• _Task_
Copy the full listing below word for word, leaving out the pictures.

• _Supplied data_
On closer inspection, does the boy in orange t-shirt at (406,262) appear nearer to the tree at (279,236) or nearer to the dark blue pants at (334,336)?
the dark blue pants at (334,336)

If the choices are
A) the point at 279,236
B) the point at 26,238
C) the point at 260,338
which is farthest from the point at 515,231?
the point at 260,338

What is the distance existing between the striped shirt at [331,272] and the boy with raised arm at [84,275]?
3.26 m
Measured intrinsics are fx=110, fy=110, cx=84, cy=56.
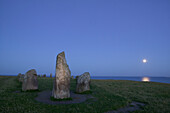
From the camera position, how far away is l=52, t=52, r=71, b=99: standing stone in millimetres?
11945

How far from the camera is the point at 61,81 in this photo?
12.1m

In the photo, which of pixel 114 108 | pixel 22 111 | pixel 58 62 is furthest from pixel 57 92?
pixel 114 108

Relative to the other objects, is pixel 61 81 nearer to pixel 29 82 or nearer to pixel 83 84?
pixel 83 84

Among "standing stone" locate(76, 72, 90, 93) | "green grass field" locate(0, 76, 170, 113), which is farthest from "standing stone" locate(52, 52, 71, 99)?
"standing stone" locate(76, 72, 90, 93)

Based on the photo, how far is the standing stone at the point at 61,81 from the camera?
39.2ft

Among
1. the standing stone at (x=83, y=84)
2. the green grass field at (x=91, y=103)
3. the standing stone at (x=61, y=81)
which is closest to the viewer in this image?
the green grass field at (x=91, y=103)

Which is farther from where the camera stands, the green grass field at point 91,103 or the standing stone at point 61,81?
the standing stone at point 61,81

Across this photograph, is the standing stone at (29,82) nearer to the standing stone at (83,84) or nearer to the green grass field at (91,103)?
the green grass field at (91,103)

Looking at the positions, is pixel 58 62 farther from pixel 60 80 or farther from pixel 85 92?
pixel 85 92

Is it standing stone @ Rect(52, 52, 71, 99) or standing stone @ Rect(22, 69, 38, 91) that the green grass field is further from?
standing stone @ Rect(52, 52, 71, 99)

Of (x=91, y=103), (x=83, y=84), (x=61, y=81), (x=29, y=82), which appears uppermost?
(x=61, y=81)

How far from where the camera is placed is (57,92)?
39.0ft

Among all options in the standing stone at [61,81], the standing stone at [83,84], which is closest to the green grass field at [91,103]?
the standing stone at [83,84]

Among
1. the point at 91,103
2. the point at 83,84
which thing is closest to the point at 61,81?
the point at 91,103
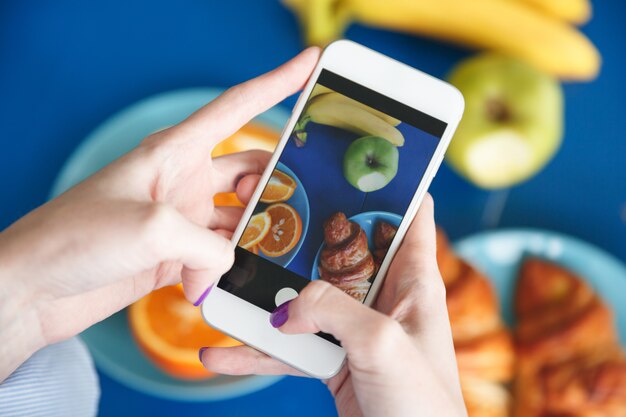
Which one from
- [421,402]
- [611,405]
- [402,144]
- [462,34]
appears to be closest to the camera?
[421,402]

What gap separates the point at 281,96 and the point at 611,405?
0.53 m

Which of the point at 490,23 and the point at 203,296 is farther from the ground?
the point at 490,23

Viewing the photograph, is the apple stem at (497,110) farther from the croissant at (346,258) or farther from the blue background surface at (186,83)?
the croissant at (346,258)

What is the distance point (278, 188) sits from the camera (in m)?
0.58

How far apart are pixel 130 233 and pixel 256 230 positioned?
5.9 inches

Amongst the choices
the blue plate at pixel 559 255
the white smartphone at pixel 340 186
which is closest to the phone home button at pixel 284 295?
the white smartphone at pixel 340 186

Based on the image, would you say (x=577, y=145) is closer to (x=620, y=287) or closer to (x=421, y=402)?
(x=620, y=287)

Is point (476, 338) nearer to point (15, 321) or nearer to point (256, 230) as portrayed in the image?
point (256, 230)

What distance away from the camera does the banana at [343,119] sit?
569mm

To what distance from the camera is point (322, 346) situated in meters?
0.53

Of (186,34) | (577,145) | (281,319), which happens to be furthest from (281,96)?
(577,145)

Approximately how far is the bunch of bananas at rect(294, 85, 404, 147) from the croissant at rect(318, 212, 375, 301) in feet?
0.26

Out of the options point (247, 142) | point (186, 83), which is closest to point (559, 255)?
point (247, 142)

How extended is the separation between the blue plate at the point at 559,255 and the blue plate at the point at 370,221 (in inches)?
11.7
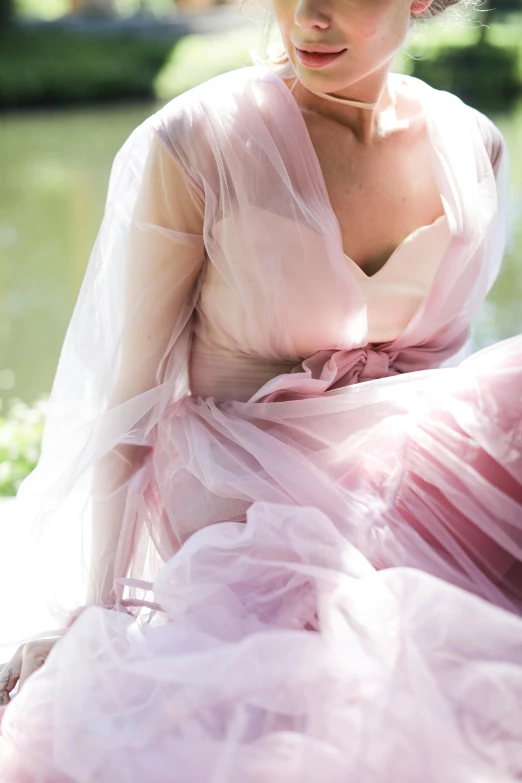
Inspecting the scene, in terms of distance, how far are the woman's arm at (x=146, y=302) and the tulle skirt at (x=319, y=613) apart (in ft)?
0.15

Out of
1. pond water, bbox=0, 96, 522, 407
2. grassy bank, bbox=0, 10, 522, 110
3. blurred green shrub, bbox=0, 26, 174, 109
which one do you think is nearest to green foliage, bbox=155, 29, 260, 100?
grassy bank, bbox=0, 10, 522, 110

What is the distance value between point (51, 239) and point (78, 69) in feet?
27.8

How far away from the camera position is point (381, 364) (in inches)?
65.2

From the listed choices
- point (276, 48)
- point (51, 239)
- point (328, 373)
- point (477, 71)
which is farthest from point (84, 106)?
point (328, 373)

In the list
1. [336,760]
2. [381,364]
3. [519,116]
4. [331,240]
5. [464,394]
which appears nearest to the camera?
[336,760]

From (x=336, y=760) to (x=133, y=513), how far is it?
0.64 meters

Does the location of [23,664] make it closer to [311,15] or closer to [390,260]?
[390,260]

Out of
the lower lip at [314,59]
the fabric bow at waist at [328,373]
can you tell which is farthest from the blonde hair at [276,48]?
the fabric bow at waist at [328,373]

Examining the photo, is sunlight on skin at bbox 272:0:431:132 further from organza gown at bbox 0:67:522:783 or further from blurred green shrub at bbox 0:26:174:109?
blurred green shrub at bbox 0:26:174:109

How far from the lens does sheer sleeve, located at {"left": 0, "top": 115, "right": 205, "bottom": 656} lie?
1566mm

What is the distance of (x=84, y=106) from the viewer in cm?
1439

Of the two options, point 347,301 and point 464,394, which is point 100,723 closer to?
point 464,394

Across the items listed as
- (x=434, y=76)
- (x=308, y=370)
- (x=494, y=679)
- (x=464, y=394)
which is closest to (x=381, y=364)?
(x=308, y=370)

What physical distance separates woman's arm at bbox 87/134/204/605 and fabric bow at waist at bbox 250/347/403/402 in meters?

• _Written reply_
On closer inspection, does the boy in orange t-shirt at (406,262) appear nearer to the tree at (279,236) or nearer to the dark blue pants at (334,336)?
the dark blue pants at (334,336)

If the choices are
A) the point at 279,236
B) the point at 26,238
C) the point at 260,338
which is farthest from the point at 515,231?
the point at 260,338

What is the distance existing between the striped shirt at [331,272] and the boy with raised arm at [84,275]?
3.26 m
Measured intrinsics are fx=110, fy=110, cx=84, cy=56.
From the camera position, how far away is l=52, t=52, r=71, b=99: standing stone in millimetres?
11945

How far from the camera is the point at 61,81 in this photo?
12.1m

In the photo, which of pixel 114 108 | pixel 22 111 | pixel 58 62 is furthest from pixel 57 92?
pixel 114 108

Relative to the other objects, is pixel 61 81 nearer to pixel 29 82 or nearer to pixel 83 84?
pixel 83 84

Among "standing stone" locate(76, 72, 90, 93) | "green grass field" locate(0, 76, 170, 113), which is farthest from "standing stone" locate(52, 52, 71, 99)?
"standing stone" locate(76, 72, 90, 93)

Based on the photo, how far is the standing stone at the point at 61,81 from the camera?
39.2ft

Among
1. the standing stone at (x=83, y=84)
2. the green grass field at (x=91, y=103)
3. the standing stone at (x=61, y=81)
which is closest to the viewer in this image?
the green grass field at (x=91, y=103)

Which is farther from where the camera stands, the green grass field at point 91,103 or the standing stone at point 61,81?
the standing stone at point 61,81

Across this photograph, is the standing stone at (29,82) nearer to the standing stone at (83,84) or nearer to the green grass field at (91,103)?
the green grass field at (91,103)

Looking at the positions, is pixel 58 62 farther from pixel 60 80 or farther from pixel 85 92?
pixel 85 92

Is it standing stone @ Rect(52, 52, 71, 99) or standing stone @ Rect(22, 69, 38, 91) that the green grass field is further from?
standing stone @ Rect(52, 52, 71, 99)

Of (x=91, y=103), (x=83, y=84), (x=61, y=81), (x=29, y=82), which appears uppermost?
(x=61, y=81)

How far from where the camera is placed is (57,92)?
39.0ft

Among all options in the standing stone at [61,81], the standing stone at [83,84], which is closest to the green grass field at [91,103]?
the standing stone at [83,84]

Among
1. the point at 91,103
2. the point at 83,84
which thing is closest to the point at 61,81?
the point at 91,103
Which one from
- [421,402]
- [611,405]
- [402,144]
- [462,34]
appears to be closest to the camera?
[421,402]

What gap separates the point at 281,96 and the point at 611,405?
0.53 m

Which of the point at 490,23 and the point at 203,296 is farther from the ground?
the point at 490,23

Viewing the photograph, is the apple stem at (497,110) farther from the croissant at (346,258) or farther from the blue background surface at (186,83)?
the croissant at (346,258)

What is the distance point (278, 188) sits from the camera (in m)?
0.58

How far apart are pixel 130 233 and pixel 256 230 positioned?
5.9 inches

Amongst the choices
the blue plate at pixel 559 255
the white smartphone at pixel 340 186
which is closest to the phone home button at pixel 284 295?
the white smartphone at pixel 340 186

Based on the image, would you say (x=577, y=145) is closer to (x=620, y=287) or closer to (x=421, y=402)?
(x=620, y=287)

Is point (476, 338) nearer to point (15, 321) or nearer to point (256, 230) as portrayed in the image?
point (256, 230)

What distance away from the camera does the banana at [343,119] sit?
569mm

To what distance from the camera is point (322, 346) situated in meters?
0.53

Of (186,34) | (577,145) | (281,319), which happens to be furthest from (281,96)?
(577,145)

Approximately how far is the bunch of bananas at rect(294, 85, 404, 147) from the croissant at rect(318, 212, 375, 301) in feet?
0.26

Out of the options point (247, 142) | point (186, 83), which is closest to point (559, 255)?
point (247, 142)

How extended is the separation between the blue plate at the point at 559,255 and the blue plate at the point at 370,221 (in inches)?
11.7
Inspecting the scene, in terms of distance, how far are the woman's arm at (x=146, y=302) and the tulle skirt at (x=319, y=613) apart (in ft)?
0.15

Out of
1. pond water, bbox=0, 96, 522, 407
2. grassy bank, bbox=0, 10, 522, 110
3. blurred green shrub, bbox=0, 26, 174, 109
which one do you think is nearest to green foliage, bbox=155, 29, 260, 100?
grassy bank, bbox=0, 10, 522, 110

What is the distance value between point (51, 239) and point (78, 69) in feet?
27.8

How far away from the camera position is point (381, 364) (in inches)?
65.2

From the listed choices
- point (276, 48)
- point (51, 239)
- point (328, 373)
- point (477, 71)
which is farthest from point (84, 106)?
point (328, 373)

In the list
1. [336,760]
2. [381,364]
3. [519,116]
4. [331,240]
5. [464,394]
which appears nearest to the camera?
[336,760]

From (x=336, y=760) to (x=133, y=513), how far is it?
0.64 meters

Does the location of [23,664] make it closer to [311,15] or closer to [390,260]?
[390,260]

Out of
the lower lip at [314,59]
the fabric bow at waist at [328,373]
can you tell which is farthest from the blonde hair at [276,48]?
the fabric bow at waist at [328,373]

Examining the photo, is sunlight on skin at bbox 272:0:431:132 further from organza gown at bbox 0:67:522:783 or further from blurred green shrub at bbox 0:26:174:109?
blurred green shrub at bbox 0:26:174:109

How far from the lens does sheer sleeve, located at {"left": 0, "top": 115, "right": 205, "bottom": 656} lie?
1566mm

What is the distance of (x=84, y=106) from the viewer in cm?
1439

Of the two options, point 347,301 and point 464,394, which is point 100,723 closer to?
point 464,394

Across the items listed as
- (x=434, y=76)
- (x=308, y=370)
- (x=494, y=679)
- (x=464, y=394)
which is closest to (x=381, y=364)?
(x=308, y=370)

What physical distance separates woman's arm at bbox 87/134/204/605 and fabric bow at waist at bbox 250/347/403/402 in meters?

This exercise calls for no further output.